Chad Hart, ISU Extension Grain Marketing Economist, provides a summary of the latest WASDE report.

For corn, national yield was set at 181.8 bu/ac, up 3.3 bu/ac from trend. That adds 278 million bushels to production, raising total production to 15.278 billion bushels. Iowa was estimated at 202 bu/ac (again, based on Aug. 1 conditions, up 2% from 2019), but the larger improvements in yields were to our north and east. Illinois was set at 207 bu/ac, up 14.4% from last year. Minnesota was set at 197 bu/ac, up 13.9% from last year. Indiana was set at 188 bu/ac, up 11.2% from 2019. On the demand side, exports were increased 20 million bushels on old crop and 75 million bushels on new crop. The weakening of the dollar, the lower prices, and advance export sales are all supporting these changes. Feed and residual was raised 75 million bushels as well, but the change here is more related to the thought that there are larger crop losses (residual use) for a larger crop than increased feed consumption. So usage went up 170 million, but supply grew by 278 million, so 2020/21 ending stocks rose by 108 million and the 2020/21 season-average price estimate dropped a quarter, to $3.10 per bushel.

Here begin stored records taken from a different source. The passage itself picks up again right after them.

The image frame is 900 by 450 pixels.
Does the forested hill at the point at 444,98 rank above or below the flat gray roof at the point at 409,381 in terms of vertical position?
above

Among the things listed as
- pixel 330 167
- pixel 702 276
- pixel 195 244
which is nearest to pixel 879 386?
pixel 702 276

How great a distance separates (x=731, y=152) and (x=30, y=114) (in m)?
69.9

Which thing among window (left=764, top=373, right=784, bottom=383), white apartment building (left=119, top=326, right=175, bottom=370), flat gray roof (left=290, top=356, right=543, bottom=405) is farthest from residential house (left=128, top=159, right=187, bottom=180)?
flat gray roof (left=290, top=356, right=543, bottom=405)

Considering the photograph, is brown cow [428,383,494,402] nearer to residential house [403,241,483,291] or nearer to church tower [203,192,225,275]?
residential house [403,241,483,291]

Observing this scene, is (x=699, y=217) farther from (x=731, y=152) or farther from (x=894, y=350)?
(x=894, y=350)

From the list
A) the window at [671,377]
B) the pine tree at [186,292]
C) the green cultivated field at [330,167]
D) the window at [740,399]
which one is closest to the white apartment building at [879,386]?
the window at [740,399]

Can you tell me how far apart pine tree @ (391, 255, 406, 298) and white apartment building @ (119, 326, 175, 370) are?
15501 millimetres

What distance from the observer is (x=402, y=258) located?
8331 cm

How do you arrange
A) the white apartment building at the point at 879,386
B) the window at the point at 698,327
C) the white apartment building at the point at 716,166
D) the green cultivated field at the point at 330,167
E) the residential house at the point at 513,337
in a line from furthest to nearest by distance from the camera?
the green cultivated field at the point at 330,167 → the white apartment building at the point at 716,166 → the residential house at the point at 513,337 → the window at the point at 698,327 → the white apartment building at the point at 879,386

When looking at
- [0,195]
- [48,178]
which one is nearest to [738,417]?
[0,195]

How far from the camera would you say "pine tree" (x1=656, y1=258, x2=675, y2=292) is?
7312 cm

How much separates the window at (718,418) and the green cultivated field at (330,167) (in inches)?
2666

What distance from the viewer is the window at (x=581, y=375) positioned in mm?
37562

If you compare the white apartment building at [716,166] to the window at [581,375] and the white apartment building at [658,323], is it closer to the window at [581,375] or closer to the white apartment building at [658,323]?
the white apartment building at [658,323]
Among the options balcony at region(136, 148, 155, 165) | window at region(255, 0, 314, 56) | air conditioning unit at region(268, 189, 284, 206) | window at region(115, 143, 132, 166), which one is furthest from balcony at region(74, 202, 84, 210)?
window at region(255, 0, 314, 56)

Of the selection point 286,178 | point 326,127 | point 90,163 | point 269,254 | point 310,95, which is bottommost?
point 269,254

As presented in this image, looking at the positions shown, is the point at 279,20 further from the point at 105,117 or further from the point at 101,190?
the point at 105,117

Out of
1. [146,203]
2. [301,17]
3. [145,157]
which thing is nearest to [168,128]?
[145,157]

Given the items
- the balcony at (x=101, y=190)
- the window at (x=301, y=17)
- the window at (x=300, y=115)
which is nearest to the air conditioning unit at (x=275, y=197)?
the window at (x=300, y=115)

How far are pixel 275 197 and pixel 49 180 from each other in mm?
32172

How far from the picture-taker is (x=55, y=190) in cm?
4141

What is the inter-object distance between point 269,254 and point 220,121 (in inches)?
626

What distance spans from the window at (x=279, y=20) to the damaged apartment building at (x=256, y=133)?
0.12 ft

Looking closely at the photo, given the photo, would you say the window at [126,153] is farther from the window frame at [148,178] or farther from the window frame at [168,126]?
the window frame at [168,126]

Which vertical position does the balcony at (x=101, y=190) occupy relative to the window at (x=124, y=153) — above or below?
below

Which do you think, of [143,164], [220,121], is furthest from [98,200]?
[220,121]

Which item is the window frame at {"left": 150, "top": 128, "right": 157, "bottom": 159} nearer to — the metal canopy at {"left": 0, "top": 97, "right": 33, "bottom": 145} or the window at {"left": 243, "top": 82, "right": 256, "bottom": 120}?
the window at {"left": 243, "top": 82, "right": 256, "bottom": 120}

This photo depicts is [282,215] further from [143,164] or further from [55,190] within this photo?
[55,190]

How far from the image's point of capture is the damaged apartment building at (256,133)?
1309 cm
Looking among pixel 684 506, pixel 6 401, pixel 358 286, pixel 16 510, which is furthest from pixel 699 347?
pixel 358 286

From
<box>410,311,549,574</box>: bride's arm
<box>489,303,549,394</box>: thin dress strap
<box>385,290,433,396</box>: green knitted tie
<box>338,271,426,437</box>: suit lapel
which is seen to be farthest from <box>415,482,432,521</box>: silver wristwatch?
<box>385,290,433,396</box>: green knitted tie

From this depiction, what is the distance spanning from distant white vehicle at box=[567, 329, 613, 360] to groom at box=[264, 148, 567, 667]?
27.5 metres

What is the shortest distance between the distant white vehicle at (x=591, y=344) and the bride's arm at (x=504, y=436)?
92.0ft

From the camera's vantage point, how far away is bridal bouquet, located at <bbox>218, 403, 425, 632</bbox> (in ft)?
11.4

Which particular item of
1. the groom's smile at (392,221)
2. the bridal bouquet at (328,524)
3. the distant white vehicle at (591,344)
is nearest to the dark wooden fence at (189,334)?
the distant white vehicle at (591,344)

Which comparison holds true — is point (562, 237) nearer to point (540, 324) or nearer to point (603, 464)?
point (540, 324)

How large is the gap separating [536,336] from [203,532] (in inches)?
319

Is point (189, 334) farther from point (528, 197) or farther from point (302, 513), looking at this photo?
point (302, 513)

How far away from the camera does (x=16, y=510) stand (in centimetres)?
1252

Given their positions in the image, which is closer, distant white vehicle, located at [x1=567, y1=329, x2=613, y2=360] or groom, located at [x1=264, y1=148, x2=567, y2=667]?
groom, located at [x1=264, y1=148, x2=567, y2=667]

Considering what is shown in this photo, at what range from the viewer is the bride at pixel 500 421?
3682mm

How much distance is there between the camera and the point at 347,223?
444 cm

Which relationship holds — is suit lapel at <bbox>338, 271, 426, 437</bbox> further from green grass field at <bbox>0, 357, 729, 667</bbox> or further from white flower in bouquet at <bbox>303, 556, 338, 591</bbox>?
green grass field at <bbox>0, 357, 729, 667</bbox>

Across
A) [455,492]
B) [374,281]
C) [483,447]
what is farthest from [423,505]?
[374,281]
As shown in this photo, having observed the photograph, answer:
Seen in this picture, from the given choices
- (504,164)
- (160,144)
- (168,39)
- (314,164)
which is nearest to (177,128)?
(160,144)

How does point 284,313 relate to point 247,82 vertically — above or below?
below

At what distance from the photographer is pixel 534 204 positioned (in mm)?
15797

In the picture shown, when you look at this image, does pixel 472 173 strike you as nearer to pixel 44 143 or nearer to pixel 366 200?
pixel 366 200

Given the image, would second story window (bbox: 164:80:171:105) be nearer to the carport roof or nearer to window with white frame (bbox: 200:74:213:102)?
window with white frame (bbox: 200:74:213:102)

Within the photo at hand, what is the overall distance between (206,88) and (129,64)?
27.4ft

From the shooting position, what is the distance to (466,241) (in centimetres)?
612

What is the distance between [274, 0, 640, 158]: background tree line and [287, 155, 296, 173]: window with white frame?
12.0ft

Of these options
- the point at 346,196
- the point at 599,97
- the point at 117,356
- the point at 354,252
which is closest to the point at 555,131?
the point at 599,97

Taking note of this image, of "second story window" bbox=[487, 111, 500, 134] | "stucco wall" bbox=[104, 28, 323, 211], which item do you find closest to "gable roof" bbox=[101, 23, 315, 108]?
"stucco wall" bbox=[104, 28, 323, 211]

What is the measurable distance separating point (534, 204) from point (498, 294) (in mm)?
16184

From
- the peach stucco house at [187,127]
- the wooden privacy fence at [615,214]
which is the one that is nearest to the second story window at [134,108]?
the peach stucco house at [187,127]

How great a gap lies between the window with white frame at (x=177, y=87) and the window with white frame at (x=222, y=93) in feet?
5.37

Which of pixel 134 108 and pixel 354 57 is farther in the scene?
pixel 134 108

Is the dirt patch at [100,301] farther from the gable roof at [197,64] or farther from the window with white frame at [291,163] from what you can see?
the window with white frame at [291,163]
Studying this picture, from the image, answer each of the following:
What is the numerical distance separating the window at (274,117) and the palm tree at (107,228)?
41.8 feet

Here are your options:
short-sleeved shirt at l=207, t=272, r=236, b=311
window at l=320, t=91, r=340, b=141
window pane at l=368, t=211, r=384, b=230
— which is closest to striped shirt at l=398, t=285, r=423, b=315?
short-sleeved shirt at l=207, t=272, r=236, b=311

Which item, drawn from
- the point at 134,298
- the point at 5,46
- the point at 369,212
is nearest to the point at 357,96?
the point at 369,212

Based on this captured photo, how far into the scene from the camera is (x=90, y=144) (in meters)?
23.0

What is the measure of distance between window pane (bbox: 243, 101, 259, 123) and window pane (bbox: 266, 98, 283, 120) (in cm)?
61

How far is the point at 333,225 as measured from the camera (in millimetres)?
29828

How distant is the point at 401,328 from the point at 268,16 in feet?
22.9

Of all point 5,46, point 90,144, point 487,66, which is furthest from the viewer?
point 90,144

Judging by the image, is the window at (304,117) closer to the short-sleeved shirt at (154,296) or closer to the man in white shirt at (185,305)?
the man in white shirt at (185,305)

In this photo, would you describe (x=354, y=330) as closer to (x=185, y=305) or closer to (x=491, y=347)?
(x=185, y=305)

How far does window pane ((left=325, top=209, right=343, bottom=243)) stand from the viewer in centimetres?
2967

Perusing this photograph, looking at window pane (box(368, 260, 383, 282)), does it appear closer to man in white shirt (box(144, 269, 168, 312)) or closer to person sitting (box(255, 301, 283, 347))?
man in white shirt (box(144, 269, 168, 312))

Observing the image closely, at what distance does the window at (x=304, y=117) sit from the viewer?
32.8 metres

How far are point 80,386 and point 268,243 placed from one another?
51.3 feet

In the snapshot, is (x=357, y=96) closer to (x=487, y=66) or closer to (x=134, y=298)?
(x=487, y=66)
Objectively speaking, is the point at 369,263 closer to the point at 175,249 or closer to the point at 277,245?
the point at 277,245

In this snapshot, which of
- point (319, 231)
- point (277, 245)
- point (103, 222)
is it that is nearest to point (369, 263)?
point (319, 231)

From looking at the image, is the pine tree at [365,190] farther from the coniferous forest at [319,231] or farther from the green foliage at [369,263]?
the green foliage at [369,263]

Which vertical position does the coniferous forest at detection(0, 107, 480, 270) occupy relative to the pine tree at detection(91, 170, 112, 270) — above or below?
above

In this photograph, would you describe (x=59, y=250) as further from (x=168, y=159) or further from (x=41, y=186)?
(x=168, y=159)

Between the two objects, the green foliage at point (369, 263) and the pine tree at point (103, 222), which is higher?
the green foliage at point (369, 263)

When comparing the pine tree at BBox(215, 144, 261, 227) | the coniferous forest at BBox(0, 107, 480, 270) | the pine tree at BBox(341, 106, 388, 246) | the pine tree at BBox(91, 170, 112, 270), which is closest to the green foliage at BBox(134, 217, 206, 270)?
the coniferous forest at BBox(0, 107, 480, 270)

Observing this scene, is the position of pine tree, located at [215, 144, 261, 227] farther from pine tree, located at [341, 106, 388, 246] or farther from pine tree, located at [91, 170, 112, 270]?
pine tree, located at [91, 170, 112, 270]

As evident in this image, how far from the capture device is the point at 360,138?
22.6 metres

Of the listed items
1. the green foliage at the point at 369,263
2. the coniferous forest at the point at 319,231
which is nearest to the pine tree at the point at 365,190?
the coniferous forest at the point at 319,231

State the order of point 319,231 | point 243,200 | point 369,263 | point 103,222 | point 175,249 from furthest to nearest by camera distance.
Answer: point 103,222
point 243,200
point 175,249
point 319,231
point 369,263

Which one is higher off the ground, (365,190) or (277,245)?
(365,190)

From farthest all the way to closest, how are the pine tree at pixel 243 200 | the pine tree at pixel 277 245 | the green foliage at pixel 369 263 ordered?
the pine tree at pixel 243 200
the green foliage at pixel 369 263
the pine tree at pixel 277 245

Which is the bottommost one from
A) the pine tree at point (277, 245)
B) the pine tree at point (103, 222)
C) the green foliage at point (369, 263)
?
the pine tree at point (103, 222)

For soybeans, national yield was set at 53.3 bu/ac, up 3.5 bu/ac from trend.  That adds 295 million bushels to production, raising total production to 4.425 billion bushels. Iowa was estimated at 58 bu/ac (again, based on Aug. 1 conditions, up 5.5% from last year), but the larger improvements in yields were to our north and east. Illinois was set at 64 bu/ac, up 18.5% from last year. Minnesota was set at 51 bu/ac, up 15.9% from last year.  Indiana was set at 61 bu/ac, up 19.6% from 2019. On the demand side, exports were increased 75 million bushels on new crop. The weakening of the dollar, the lower prices, and advance export sales are all supporting these changes.  Crush was raised 20 million bushels and seed and residual usage went up 5 million bushels. Like with corn, soybean supplies grew more than soybean usage, so 2020/21 ending stocks rose by 185 million bushels (to 610 million bushels) and the 2020/21 season-average price estimate dropped 15 cents, to $8.35 per bushel.